In un Paese dove l'economia è ridotta a brandelli la gente si ingegna per un lavoro: anche marmellate, centrini, prodotti fatti in casa diventano mezzo di sostentamento. Serve presto una pace giusta

Siria

«Oggi parlo con Luna di Aleppo. Mi fa sapere che stanno tentando, con Marah, Yasmina e alcuni amici (anche la nonna di Luna si è messa al lavoro con slancio), di avviare una piccola attività in casa (marmellate, centrini o altro) e vorrebbe trovare una possibilità per smerciarli, questi prodotti. Mi dice chiaramente: «Tanti come noi sono grati se ricevono aiuti per comprare il pane o qualche litro di gasolio per il riscaldamento ma vogliamo lavorare! Quanto saremmo più contente se questo si realizzasse!».

«Penso subito alle strade bloccate o al rischio di furti ma le assicuro che non lasceremo cadere questa proposta. La conosco da tempo, Luna, abbiamo condiviso insieme anni di vita ed esperienze profonde. La stimo e le voglio un gran bene. Non mi stupisce questa sua determinazione. Conosco anche il fratello Nader e la famiglia di lui, due splendidi bambini molto intelligenti.

«Fino a due anni fa Nader col papà e il fratello maggiore gestiva una falegnameria molto conosciuta in città, mobili d’arte eccellenti. Da almeno sei mesi non lavorano più. Mi dice Luna: «Se non troviamo un altro modo di sovvenire alle necessità delle nostre famiglie, anche noi dovremo bussare alle porte delle chiese, per chiedere aiuto!». Così va il mondo, direbbe il buon Manzoni che di guerre e dei loro pestiferi effetti ne ha  ben parlato nel suo capolavoro.
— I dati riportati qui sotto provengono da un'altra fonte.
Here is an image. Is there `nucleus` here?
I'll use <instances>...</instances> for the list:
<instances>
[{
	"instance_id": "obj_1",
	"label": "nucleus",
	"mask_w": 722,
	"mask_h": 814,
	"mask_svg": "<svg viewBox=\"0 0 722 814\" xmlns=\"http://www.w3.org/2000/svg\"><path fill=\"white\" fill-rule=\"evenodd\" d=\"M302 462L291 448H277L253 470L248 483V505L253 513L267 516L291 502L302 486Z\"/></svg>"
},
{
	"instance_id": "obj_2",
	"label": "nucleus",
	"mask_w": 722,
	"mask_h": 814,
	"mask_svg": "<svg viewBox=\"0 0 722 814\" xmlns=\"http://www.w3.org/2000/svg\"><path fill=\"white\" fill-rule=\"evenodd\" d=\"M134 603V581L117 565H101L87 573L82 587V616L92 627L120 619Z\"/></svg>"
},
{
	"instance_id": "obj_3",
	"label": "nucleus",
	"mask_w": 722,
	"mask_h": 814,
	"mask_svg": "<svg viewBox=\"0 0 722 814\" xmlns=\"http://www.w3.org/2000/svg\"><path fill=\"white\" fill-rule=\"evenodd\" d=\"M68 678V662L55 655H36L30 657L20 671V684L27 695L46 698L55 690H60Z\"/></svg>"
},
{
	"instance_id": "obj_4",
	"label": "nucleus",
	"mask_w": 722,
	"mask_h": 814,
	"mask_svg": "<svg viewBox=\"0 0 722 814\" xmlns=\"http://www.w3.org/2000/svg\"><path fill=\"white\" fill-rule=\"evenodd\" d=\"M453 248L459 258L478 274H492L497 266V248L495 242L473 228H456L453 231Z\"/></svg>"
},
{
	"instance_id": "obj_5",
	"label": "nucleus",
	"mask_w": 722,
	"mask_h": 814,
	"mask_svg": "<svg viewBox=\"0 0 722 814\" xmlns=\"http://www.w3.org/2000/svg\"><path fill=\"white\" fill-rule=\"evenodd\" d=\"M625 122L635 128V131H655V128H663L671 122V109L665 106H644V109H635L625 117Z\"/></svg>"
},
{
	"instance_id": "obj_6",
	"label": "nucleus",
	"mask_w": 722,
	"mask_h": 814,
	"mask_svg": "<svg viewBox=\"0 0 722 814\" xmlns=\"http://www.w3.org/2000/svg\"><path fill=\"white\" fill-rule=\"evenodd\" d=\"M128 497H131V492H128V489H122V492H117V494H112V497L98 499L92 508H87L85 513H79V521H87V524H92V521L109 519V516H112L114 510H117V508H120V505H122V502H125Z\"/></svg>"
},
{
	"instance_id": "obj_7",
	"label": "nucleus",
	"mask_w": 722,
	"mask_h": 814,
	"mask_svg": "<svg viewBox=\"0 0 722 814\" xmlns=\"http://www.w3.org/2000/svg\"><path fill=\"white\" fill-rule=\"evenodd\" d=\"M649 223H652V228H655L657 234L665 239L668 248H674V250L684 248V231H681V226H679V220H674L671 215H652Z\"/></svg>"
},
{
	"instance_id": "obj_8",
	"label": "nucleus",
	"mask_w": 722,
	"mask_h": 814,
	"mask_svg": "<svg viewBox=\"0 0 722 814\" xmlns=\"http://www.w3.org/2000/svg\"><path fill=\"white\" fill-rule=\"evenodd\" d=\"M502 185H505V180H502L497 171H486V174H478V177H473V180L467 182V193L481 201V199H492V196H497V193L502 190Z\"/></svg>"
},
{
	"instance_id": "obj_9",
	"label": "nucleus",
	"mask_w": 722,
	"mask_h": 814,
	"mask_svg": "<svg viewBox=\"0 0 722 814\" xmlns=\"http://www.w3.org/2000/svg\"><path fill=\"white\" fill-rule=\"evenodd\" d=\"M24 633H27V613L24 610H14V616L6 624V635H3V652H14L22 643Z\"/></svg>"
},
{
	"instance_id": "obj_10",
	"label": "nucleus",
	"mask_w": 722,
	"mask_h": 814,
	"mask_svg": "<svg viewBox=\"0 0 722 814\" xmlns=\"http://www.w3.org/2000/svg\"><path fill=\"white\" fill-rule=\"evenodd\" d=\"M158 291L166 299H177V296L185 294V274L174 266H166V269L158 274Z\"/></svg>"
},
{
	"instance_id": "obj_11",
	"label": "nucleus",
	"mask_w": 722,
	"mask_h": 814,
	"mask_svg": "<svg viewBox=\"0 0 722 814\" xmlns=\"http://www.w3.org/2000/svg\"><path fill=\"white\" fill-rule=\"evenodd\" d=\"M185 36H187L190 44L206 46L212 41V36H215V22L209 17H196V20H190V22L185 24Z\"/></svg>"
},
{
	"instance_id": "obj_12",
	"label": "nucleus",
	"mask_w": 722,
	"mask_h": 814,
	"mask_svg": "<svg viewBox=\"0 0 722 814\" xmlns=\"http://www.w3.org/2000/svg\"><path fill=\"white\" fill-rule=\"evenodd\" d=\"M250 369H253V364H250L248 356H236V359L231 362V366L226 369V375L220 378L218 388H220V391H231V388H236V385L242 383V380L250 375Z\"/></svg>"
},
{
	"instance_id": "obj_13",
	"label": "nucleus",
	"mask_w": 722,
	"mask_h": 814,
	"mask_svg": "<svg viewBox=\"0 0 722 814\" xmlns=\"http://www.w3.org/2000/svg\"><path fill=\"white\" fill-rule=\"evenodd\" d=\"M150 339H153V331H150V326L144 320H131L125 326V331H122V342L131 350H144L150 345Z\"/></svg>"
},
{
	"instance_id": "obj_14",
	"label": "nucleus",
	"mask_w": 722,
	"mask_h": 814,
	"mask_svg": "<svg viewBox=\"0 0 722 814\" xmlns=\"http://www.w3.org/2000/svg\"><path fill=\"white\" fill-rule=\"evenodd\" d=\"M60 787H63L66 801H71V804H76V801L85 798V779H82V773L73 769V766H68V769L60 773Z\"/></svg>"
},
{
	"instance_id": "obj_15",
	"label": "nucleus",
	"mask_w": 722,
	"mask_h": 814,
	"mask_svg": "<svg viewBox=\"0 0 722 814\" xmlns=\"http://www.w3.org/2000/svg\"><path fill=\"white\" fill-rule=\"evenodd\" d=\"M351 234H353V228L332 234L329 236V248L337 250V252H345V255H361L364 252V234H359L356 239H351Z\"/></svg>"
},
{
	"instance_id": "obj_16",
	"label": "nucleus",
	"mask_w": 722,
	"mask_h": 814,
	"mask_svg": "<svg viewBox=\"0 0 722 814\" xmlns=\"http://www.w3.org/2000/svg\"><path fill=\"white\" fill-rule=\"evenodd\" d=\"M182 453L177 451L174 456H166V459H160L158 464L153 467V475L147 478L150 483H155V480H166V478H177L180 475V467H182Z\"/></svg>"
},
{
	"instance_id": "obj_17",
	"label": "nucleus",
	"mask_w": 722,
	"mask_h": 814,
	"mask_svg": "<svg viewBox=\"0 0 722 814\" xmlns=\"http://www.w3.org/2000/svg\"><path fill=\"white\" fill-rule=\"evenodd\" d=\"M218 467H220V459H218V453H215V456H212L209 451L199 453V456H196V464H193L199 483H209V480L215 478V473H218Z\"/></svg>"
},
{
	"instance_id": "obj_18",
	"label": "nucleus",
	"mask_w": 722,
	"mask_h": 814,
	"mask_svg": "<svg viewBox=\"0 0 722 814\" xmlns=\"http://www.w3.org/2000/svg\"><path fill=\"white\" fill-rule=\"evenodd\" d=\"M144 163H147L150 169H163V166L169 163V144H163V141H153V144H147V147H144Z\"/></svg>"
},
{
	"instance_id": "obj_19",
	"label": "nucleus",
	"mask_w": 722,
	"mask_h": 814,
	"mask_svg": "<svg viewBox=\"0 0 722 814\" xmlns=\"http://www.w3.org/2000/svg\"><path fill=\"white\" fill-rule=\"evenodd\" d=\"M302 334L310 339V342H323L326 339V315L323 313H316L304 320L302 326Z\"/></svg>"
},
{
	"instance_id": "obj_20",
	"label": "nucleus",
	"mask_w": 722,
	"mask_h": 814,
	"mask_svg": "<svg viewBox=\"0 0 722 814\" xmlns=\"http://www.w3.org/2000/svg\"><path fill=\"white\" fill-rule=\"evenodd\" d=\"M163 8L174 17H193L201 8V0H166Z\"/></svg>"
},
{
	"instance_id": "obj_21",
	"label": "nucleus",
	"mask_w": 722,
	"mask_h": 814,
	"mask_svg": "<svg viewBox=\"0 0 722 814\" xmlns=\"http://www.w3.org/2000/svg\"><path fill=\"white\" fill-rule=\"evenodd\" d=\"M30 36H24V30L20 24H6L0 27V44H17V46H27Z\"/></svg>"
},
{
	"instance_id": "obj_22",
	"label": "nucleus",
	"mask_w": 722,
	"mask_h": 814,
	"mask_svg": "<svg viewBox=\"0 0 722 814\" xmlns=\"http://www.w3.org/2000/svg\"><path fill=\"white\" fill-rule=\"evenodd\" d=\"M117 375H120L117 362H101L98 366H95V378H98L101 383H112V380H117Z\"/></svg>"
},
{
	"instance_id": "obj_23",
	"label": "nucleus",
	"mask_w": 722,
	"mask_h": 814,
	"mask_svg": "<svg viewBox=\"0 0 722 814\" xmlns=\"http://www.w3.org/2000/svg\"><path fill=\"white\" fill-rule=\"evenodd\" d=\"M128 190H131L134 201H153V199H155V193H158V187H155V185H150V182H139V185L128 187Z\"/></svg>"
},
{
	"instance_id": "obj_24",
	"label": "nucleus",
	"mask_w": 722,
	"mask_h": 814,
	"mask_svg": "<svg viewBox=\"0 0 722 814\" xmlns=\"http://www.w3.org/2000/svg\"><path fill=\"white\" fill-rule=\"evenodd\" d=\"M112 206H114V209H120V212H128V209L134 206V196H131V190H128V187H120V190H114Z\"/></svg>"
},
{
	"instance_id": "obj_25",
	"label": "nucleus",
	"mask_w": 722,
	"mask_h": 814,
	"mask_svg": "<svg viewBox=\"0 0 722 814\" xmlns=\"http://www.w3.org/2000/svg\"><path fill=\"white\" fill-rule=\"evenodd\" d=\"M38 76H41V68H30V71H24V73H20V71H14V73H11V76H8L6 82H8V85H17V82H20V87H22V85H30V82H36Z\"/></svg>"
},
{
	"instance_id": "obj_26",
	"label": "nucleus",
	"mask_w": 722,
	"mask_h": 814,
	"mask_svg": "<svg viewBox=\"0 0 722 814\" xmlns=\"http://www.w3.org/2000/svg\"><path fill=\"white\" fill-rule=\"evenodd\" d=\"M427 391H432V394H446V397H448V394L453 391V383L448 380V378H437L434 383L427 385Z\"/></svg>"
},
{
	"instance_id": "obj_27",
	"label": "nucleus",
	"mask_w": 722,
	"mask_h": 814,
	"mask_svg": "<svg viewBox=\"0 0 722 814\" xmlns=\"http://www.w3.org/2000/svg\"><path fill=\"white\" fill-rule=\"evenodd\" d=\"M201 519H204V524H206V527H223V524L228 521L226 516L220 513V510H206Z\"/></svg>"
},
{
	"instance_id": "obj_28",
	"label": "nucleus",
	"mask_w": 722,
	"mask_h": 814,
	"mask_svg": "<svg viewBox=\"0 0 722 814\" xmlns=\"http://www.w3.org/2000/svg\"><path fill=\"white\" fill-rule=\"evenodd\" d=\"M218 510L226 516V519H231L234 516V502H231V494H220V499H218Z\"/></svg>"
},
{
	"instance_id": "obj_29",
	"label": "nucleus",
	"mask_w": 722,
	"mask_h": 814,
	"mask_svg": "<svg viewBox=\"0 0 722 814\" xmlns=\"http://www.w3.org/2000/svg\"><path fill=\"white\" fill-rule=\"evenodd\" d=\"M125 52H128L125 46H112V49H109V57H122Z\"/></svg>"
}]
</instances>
«Già, così va il mondo e così continua ad andare quando c’è una spaccatura profonda tra l’economia, la politica e la gente comune, cioè circa la totalità degli abitanti della terra! Quanta menzogna in quel: “Si vis pacem para bellum” (se vuoi la pace prepara la guerra)! imparato a scuola nelle prime lezioni di latino. Se vuoi la pace prepara uomini nuovi, mi verrebbe da dire, che ragionino in termini di fraternità, giustizia, condivisione dei beni, amore, libertà vera. Una grande responsabilità, di tutti, perché tali parole non si improvvisano, si vivono ogni giorno. Solo così poi possono diventare teorie economiche, politiche e sociali che, realizzate su vasta scala, sapranno realizzare un mondo di pace giusta e stabile».